**Required work**
Among the entries below, find the lines that contain the string "multiple". State only how many there are.

**Provided records**
* * * * *

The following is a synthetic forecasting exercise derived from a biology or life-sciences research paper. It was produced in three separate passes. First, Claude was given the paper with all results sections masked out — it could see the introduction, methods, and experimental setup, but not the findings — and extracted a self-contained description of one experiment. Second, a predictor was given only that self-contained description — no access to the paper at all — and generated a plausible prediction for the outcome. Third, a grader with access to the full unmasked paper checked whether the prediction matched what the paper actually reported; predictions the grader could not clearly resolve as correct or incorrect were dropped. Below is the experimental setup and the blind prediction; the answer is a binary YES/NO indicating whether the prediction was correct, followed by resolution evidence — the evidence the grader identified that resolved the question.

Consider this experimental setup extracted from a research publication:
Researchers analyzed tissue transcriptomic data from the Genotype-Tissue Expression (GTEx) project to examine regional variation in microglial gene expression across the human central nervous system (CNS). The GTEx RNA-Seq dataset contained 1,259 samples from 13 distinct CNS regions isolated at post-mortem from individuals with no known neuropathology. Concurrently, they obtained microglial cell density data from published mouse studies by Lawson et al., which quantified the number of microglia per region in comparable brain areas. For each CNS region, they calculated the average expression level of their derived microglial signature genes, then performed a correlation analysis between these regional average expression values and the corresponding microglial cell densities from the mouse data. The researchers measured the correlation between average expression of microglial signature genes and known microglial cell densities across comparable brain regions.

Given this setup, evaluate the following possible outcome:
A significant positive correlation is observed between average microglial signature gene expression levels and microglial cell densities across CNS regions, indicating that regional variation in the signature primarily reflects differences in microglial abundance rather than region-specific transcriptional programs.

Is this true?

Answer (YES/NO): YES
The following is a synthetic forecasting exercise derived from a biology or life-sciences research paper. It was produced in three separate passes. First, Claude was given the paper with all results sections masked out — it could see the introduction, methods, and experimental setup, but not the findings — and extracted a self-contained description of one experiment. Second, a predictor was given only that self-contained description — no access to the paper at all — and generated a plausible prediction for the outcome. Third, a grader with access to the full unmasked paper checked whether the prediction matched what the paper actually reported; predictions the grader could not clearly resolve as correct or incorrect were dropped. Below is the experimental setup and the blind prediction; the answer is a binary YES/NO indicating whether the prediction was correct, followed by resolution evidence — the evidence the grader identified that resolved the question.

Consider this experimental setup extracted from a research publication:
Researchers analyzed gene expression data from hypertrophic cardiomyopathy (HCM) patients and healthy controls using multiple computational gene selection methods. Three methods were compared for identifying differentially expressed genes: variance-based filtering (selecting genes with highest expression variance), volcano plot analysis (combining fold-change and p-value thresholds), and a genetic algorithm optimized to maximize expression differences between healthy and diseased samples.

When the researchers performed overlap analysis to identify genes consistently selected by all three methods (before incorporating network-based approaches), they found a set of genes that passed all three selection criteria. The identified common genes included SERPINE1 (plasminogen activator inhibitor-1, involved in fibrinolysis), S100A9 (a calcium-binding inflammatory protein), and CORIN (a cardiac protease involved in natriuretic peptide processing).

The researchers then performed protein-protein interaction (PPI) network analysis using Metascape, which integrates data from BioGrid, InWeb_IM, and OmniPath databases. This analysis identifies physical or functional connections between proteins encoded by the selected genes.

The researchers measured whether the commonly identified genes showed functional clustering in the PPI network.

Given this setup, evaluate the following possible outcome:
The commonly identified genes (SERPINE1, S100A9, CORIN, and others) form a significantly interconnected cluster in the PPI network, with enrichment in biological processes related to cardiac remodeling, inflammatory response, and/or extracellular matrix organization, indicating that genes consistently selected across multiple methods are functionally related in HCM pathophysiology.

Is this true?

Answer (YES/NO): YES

* * * * *

**Exercise output**
2